Spora Clostridium botulinum dari grup I, yang sangat resisten terhadap panas, merupakan target
paling utama untuk proses-proses panas, penangannya menggunakan pemanasan menggunakan
suhu 121 C menggunakan waktu 0,1 sampai 0,2 menit sedangkan dalam pengalengan umumnya

pabrik menggunakan suhu 121 C dalam waktu 0,2 menit

Pada Clostridium botulinum grup II pemanasan yang digunakan cukup mengunakan suhu
pasteurisasi karena spora-spora dari mikroba Clostridium botulinum akan inaktif pada suhu
dibawah 100 C sehingga mikroba ini dapat dicegah keberadaannya dalam bahan pangan.

c. pH
pH minimum pada pertumbuhan Clostridium botulinum grup I adalah 4,6 dan untuk grup II
kira-kira pH 5. Beberapa buah-buahan dan sayuran cocok pada pH asam untuk menghambat
Clostridium botulinum dari pH alami mereka sendiri, dimana pengasaman digunakan untuk
pengawetan produk-produk lainnya. Substrat, temperatur, keasaman alami, adanya pengawet,
Aw, dan Eh merupakan beberapa faktor yang dapat mempengaruhi toleransi Clostridium
botulinum terhadap asam.
d. Garam dan Aw
Natrium clorida ( garam dapur ) adalah salah satu cara yang dapat digunakan dalam pencegahan
mikroba Clostridium botulinum pada bahan makanan. Garam adalah zat yang dapat menurunkan
Aw melalui aktivitasnya dalam penarikan air bebas dalam bahan pangan.
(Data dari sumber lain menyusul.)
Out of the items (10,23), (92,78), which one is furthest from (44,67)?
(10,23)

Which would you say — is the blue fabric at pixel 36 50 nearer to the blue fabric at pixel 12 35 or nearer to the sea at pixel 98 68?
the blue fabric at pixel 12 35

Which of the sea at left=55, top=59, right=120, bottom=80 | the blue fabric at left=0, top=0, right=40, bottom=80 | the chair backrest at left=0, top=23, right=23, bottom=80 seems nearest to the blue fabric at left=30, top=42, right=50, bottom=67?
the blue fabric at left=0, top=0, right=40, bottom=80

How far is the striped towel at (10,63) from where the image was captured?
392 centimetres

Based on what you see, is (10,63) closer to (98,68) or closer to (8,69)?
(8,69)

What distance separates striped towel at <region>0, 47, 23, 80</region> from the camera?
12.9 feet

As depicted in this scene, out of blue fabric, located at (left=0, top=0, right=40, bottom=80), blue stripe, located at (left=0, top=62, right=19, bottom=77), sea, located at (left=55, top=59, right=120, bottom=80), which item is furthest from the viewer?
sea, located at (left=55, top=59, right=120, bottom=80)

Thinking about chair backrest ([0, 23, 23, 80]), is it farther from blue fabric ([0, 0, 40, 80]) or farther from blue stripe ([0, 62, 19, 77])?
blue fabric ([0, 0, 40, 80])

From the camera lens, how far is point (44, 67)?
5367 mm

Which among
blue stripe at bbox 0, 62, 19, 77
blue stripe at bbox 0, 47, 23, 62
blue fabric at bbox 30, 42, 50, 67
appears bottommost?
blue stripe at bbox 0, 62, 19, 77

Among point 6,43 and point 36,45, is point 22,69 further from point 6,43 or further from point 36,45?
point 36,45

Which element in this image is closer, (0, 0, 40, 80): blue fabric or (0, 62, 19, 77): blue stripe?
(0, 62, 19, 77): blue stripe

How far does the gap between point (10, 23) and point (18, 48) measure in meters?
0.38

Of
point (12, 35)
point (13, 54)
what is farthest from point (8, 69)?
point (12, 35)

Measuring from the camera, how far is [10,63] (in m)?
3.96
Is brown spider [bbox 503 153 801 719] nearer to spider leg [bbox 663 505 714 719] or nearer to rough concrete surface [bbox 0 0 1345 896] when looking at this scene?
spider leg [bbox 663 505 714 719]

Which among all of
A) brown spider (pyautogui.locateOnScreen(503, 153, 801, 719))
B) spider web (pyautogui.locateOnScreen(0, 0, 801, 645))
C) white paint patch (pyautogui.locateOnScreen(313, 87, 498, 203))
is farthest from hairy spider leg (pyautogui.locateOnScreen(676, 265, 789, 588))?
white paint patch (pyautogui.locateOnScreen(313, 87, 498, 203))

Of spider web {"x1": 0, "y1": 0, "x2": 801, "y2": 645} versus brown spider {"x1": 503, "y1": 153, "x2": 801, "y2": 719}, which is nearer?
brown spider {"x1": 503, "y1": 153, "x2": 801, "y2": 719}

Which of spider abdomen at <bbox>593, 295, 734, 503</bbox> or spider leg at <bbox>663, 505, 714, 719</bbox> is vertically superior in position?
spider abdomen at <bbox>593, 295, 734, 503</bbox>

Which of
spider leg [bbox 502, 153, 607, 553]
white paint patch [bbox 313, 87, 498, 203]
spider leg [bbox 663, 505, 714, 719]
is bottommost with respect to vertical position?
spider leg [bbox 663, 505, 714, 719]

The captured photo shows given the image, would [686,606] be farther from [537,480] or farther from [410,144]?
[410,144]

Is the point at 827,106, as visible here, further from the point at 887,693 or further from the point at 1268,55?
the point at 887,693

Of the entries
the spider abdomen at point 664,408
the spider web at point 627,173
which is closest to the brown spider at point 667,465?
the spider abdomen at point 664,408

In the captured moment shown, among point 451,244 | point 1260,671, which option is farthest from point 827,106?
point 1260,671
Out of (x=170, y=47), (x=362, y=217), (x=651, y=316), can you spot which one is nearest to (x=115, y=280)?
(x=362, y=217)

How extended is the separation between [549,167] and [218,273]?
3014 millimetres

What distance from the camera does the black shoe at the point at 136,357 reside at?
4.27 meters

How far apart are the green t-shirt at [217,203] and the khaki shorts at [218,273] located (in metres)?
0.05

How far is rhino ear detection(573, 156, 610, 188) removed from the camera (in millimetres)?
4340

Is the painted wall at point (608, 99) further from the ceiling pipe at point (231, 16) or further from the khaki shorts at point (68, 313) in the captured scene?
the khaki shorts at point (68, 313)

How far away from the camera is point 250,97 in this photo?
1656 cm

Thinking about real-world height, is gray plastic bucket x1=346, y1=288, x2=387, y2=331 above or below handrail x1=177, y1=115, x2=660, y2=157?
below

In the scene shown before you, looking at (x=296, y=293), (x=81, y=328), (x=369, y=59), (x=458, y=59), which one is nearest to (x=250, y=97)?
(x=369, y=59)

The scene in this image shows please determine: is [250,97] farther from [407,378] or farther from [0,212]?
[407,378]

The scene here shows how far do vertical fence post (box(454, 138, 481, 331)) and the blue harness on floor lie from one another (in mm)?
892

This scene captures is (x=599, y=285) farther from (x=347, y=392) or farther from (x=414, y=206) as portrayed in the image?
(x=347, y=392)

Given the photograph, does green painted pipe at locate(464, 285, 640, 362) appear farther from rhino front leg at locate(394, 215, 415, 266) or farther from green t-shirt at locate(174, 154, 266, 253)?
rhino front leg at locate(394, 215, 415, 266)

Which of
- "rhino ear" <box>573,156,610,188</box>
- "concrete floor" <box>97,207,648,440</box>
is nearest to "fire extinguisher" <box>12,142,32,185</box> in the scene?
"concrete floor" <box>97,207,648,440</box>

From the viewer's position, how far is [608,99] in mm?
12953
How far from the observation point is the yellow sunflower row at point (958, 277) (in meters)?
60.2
Pertumbuhan mikroba
ini dapat dibatasi dengan konsentrasi garam pada kadar 10 % untuk grup I dan 5 % untuk grup II
dengan kondisi optimal. Konsentrasi garam pada bahan pangan 10 %pada grup I ini mempunyai
aw sekitar 0,94 dan konsentrasi garam 5 % mempunyai aw sekitar 0,97, semakin sedikit nilai dari
aw maka mikroba juga akan semakin sulit untuk hidup

6. Clostrium Botulinum pada makanan


Clostrium Botulinum dapat ditemukan pada berbagai macam makanan namun jumlahnya sangat
sedikit. Makanan yang memungkinkan pertumbuhan Clostrium Botulinum (berkaitan dengan
pH, aw, suhu dll) dan makanan yang belum cukup dipanaskan sebelum dikonsumsi dapat
menyebabkan botulisme ( keracunan karen racun Clostrium Botulinum). Clostridium
botulinum umum terdapat pada makanan kalengan dengan pH lebih dari 4,6. Produksi toksin
botulinum telah dibuktikan dalam, misalnya, jagung kaleng, paprika manis, kacang, sup,
asparagus, jamur, buah zaitun, hati, bayam, ikan, unggas, kornet, ham, saus, lobster, ikan asap,
dan ikan asin.
Pada umumnya Clostrium Botulinum banyak terdapat pada pangan kaleng yang rusak. Tanda-
tanda kerusakan makanan kaleng yang disebabkan oleh Clostridium botulinum diantaranya
adalah produk mengalami fermentasi, berbau asam, bau seperti keju atau bau butirat, pH sedikit
di atas normal dengan tekstur sudah rusak. Penampakan pada keleng memperlihatkan bahwa
kaleng menggembung (Siagian,2002).
Pada survey yang dilakukan di ikan, daging dan madu ditemukan Clostrium Botulinum tipe E
pada ikan salmon pasifik dan  Baltic herring. Tipe A dan B yang dapat diisolasi ada pada jumlah
yang rendah pada daging babi, bacon dan sosis hati termasuk jamur. Clostrium Botulinum yang
diisolasi pada madu ada pada tingkat rendah. Namun, jika ditemukan sebanyak 60 CFU/g harus
dilaporkan karena 80 spora/g dari tipe A dan B ditemukan pada sampel madu terkait dengan
kasus botulisme pada bayi. Clostrium Botulinum yang berpotensi menyebabkan botulisme
kecuali pada pengolahan termal yang cukup untuk menonaktifkan spora.